====== PROVIDED RECORDS

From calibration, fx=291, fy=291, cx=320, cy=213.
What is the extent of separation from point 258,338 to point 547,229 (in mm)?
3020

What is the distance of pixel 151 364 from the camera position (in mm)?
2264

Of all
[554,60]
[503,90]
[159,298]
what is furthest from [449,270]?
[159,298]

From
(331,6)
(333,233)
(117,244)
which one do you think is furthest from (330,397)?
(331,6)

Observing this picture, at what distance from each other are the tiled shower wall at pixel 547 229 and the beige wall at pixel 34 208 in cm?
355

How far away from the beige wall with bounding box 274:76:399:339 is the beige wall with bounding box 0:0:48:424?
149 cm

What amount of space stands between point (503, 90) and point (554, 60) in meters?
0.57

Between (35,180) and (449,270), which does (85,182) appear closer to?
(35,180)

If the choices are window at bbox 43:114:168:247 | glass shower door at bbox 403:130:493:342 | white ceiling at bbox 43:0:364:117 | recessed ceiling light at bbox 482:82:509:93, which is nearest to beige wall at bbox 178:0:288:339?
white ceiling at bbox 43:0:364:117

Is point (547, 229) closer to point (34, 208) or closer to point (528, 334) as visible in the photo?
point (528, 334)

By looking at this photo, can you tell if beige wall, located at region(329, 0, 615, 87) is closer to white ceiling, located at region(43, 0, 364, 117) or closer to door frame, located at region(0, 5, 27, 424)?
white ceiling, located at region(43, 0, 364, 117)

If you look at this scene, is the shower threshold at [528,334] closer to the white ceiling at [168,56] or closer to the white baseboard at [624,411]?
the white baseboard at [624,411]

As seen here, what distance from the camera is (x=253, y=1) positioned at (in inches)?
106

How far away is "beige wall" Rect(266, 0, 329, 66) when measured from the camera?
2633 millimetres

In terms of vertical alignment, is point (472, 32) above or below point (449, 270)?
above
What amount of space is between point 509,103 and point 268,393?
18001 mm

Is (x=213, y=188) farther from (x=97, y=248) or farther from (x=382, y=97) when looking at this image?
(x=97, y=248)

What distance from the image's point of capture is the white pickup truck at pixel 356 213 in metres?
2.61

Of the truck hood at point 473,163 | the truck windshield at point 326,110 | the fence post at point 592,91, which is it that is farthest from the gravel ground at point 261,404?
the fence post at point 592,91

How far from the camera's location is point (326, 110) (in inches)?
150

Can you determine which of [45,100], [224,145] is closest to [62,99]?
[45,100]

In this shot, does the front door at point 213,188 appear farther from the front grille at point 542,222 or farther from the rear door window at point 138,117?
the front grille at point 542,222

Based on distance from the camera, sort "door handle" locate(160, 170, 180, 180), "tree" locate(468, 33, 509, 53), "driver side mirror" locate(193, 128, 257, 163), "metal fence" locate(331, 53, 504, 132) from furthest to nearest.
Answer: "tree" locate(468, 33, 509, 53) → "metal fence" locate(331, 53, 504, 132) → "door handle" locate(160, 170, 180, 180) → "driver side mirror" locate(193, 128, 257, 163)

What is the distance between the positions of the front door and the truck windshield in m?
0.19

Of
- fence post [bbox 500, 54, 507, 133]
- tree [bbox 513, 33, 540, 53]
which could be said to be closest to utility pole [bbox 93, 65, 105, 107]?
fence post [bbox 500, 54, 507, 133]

============

__WHAT YOU SHOULD DO__. Copy the material starting at the line that contains "Based on distance" and ending at the end of the material, switching "closest" to "nearest" and changing nothing else.

__ANSWER TO THIS PROBLEM__.
Based on distance from the camera, sort "door handle" locate(160, 170, 180, 180), "tree" locate(468, 33, 509, 53), "driver side mirror" locate(193, 128, 257, 163), "metal fence" locate(331, 53, 504, 132) from furthest to nearest.
Answer: "tree" locate(468, 33, 509, 53) → "metal fence" locate(331, 53, 504, 132) → "door handle" locate(160, 170, 180, 180) → "driver side mirror" locate(193, 128, 257, 163)

What is the distance between the positions of the front door and the truck windshield in m?
0.19

Of
- fence post [bbox 500, 54, 507, 133]
- tree [bbox 513, 33, 540, 53]
which could be said to be nearest to utility pole [bbox 93, 65, 105, 107]?
fence post [bbox 500, 54, 507, 133]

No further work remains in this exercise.